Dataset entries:
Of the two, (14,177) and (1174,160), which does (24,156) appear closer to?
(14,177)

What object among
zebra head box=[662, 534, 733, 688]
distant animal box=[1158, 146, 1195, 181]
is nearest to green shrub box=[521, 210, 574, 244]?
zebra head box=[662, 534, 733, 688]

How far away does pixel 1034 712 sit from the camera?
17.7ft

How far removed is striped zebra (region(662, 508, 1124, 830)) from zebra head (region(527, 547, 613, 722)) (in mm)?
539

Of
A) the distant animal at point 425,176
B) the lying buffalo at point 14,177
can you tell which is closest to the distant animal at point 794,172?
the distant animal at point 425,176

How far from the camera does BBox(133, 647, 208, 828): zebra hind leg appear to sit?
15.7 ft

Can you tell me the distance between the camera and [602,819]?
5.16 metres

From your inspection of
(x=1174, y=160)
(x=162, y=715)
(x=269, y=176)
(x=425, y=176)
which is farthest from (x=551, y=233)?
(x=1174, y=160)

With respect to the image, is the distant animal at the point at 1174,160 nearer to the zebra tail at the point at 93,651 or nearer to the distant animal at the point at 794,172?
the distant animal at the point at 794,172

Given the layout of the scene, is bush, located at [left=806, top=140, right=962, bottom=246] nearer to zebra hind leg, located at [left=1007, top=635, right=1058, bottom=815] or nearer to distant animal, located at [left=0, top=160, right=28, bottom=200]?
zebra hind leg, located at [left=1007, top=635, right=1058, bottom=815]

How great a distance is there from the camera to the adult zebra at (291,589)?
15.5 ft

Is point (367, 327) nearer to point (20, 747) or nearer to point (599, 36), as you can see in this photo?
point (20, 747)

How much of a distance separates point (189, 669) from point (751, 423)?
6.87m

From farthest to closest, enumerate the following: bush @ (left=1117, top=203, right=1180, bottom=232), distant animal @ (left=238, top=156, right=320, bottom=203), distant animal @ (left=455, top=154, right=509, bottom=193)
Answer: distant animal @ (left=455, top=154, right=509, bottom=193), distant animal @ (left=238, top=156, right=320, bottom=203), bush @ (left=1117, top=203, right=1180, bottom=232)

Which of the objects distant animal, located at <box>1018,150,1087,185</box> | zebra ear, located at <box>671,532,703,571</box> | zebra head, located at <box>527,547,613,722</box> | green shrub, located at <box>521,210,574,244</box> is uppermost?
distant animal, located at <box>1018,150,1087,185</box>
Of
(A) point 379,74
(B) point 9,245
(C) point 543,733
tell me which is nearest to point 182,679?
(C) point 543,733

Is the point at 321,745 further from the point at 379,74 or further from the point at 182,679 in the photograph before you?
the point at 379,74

**WRITTEN EXERCISE:** Can you edit the material above so that every "zebra tail" becomes "tail of the zebra", with nothing else changed?

**OUTPUT FOR THIS TASK:**
Of the two, (14,177) and (1174,160), which does (24,156) appear closer to?
(14,177)

What object among
zebra head box=[662, 534, 733, 688]
distant animal box=[1158, 146, 1195, 181]
is nearest to green shrub box=[521, 210, 574, 244]?
zebra head box=[662, 534, 733, 688]

How far away does pixel 1034 712 sit from the camera?
17.7ft

How far removed is striped zebra (region(662, 508, 1124, 830)) from zebra head (region(527, 547, 613, 722)) (in mm)?
539

Of
A) the distant animal at point 425,176
B) the lying buffalo at point 14,177
can you tell which is closest to the distant animal at point 794,172?
the distant animal at point 425,176

How far from the camera does BBox(133, 647, 208, 828): zebra hind leg appear to sit?
15.7 ft

Can you tell me the distance between the camera and [602,819]?
5.16 metres

From your inspection of
(x=1174, y=160)
(x=162, y=715)
(x=269, y=176)
(x=425, y=176)
which is farthest from (x=551, y=233)?
(x=1174, y=160)

With respect to the image, is the distant animal at the point at 1174,160 nearer to the tail of the zebra at the point at 93,651 or nearer to the distant animal at the point at 794,172?
the distant animal at the point at 794,172

Given the layout of the scene, is bush, located at [left=806, top=140, right=962, bottom=246] nearer to zebra hind leg, located at [left=1007, top=635, right=1058, bottom=815] or nearer to distant animal, located at [left=0, top=160, right=28, bottom=200]?
zebra hind leg, located at [left=1007, top=635, right=1058, bottom=815]

How great a distance is there from the camera to the adult zebra at (291,589)?
15.5 ft

Is point (367, 327) nearer to point (20, 747) or nearer to point (599, 36), as you can see in this photo?
point (20, 747)

How much of a distance separates point (189, 669) from point (751, 423)?
6.87m

From farthest to closest, enumerate the following: bush @ (left=1117, top=203, right=1180, bottom=232), distant animal @ (left=238, top=156, right=320, bottom=203), distant animal @ (left=455, top=154, right=509, bottom=193)
Answer: distant animal @ (left=455, top=154, right=509, bottom=193), distant animal @ (left=238, top=156, right=320, bottom=203), bush @ (left=1117, top=203, right=1180, bottom=232)

Which of the objects distant animal, located at <box>1018,150,1087,185</box> | zebra ear, located at <box>671,532,703,571</box> | zebra head, located at <box>527,547,613,722</box> | green shrub, located at <box>521,210,574,244</box> is uppermost?
distant animal, located at <box>1018,150,1087,185</box>
Of
(A) point 379,74
(B) point 9,245
(C) point 543,733
tell me which is nearest to point 182,679?
(C) point 543,733

Is the point at 321,745 further from the point at 379,74 or further from the point at 182,679 in the photograph before you?
the point at 379,74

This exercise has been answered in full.